TAMPA (FOX 13) - Major Hurricane Michael is still gaining strength and forecast to become a potentially devastating Category 4 storm before making landfall along Florida's northeast Gulf Coast.
The National Hurricane Center in Miami said at 11 p.m. EDT Tuesday that a hurricane hunter plane found Michael's top sustained winds have increased to near 125 mph (205 kph) with higher gusts.
While Michael is now a strong Category 3 major hurricane, forecasters say, it's still strengthening and is expected to become a Category 4 hurricane before it makes landfall Wednesday.
At 11 p.m. EDT, the eye of Michael was about 220 miles (355 kilometers) south-southwest of Panama City, Florida. It also was about 200 miles (325 kilometers) south-southwest of Apalachicola, Florida.

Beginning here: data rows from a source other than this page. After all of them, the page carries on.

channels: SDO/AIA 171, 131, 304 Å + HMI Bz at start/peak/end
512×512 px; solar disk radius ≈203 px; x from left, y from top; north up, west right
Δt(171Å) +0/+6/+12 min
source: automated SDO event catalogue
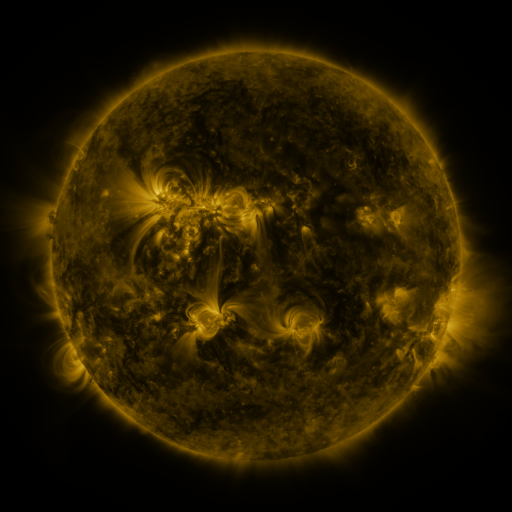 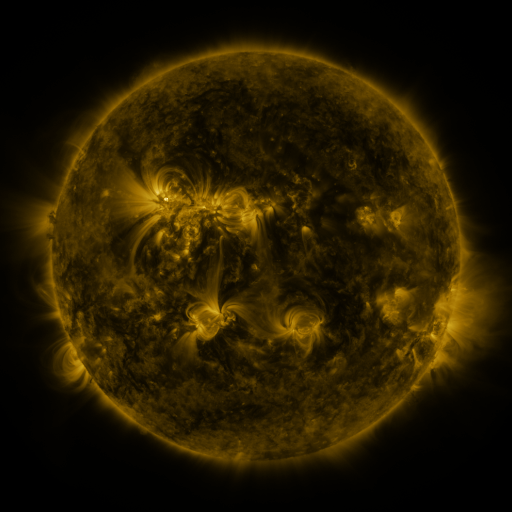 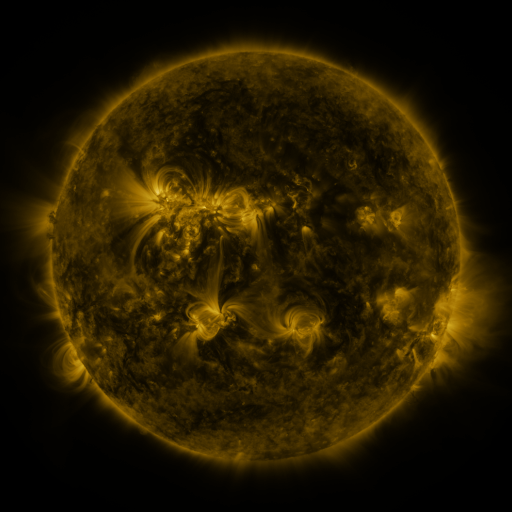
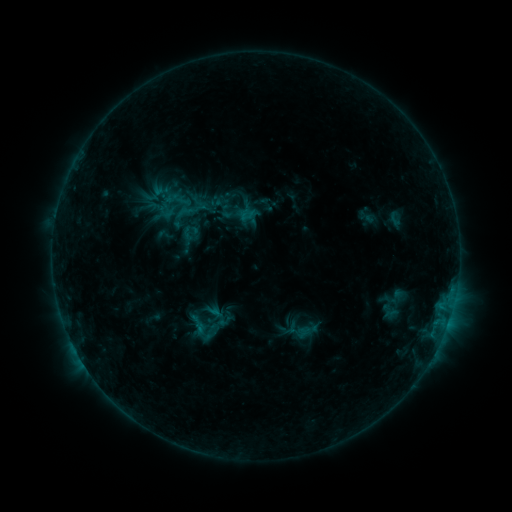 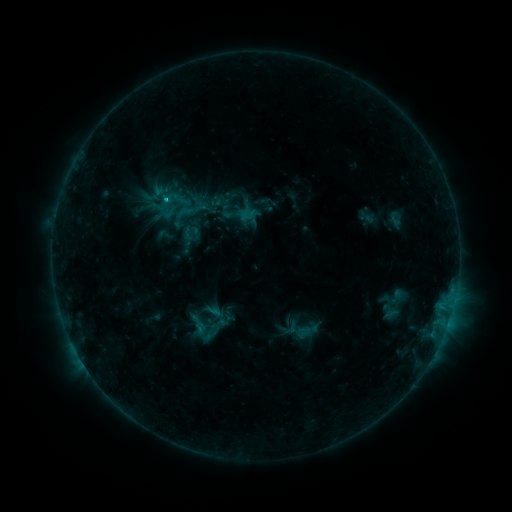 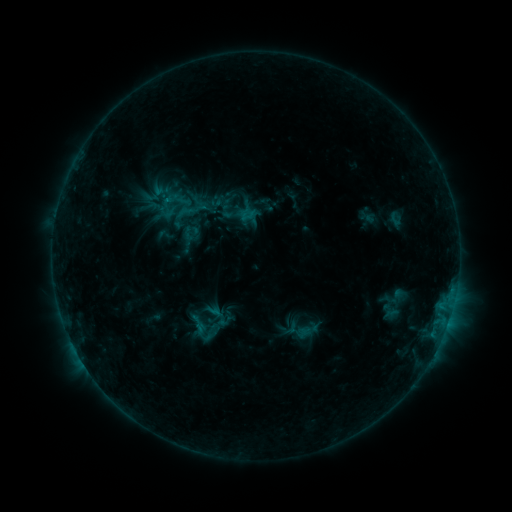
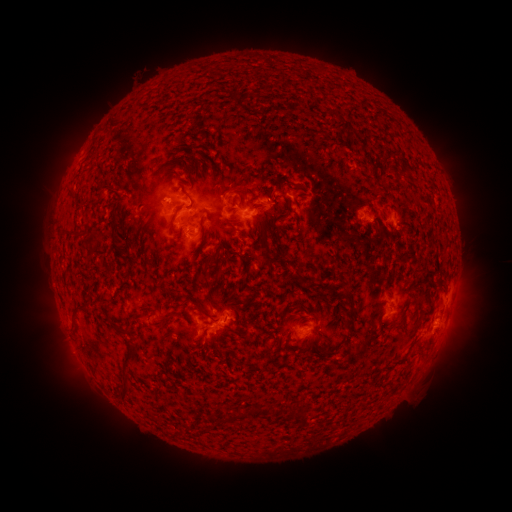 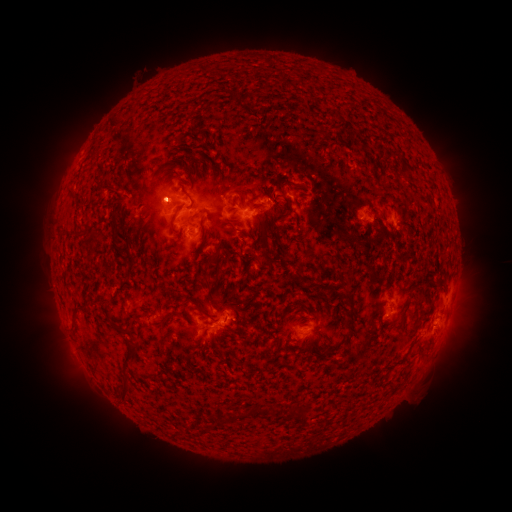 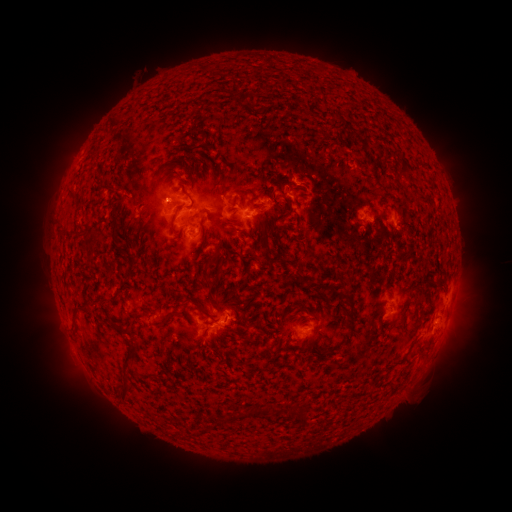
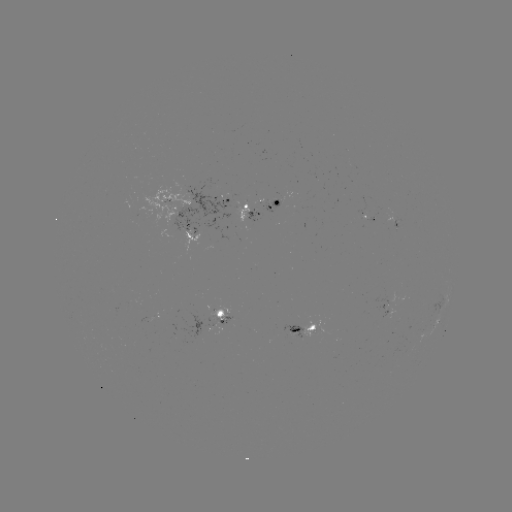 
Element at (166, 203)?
B8.3 flare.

Already, the combination of afternoon high tide and an onshore wind was pushing water into streets along the state's west coast. Minor flooding was reported from Sarasota to Clearwater early Tuesday afternoon.
Mandatory evacuations are underway for Citrus County residents living in Zone A, or in mobile homes. Voluntary evacuations began in Hernando County started Tuesday at 8 a.m.
Projections say there is little chance of Hurricane Michael making a hard turn to the right, and into the peninsula.
In the Florida Panhandle, Escambia County Sheriff David Morgan bluntly advised residents who choose to ride out the storm that first responders won't be able to reach them during or immediately after Michael smashes into the coast.
"If you decide to stay in your home and a tree falls on your house or the storm surge catches you and you're now calling for help, there's no one that can respond to help you," Morgan said at a news conference.
Florida Gov. Rick Scott called Michael a "monstrous hurricane" with a devastating potential from high winds, storm surge and heavy rains. He declared a state of emergency for 35 Florida counties from the Panhandle to Tampa Bay, activated hundreds of Florida National Guard members and waived tolls to encourage those near the coast to evacuate inland.
"You can't hide from storm surge," Gov. Scott said during a Tuesday morning press conference. "We can rebuild your home, but we cannot rebuild your life."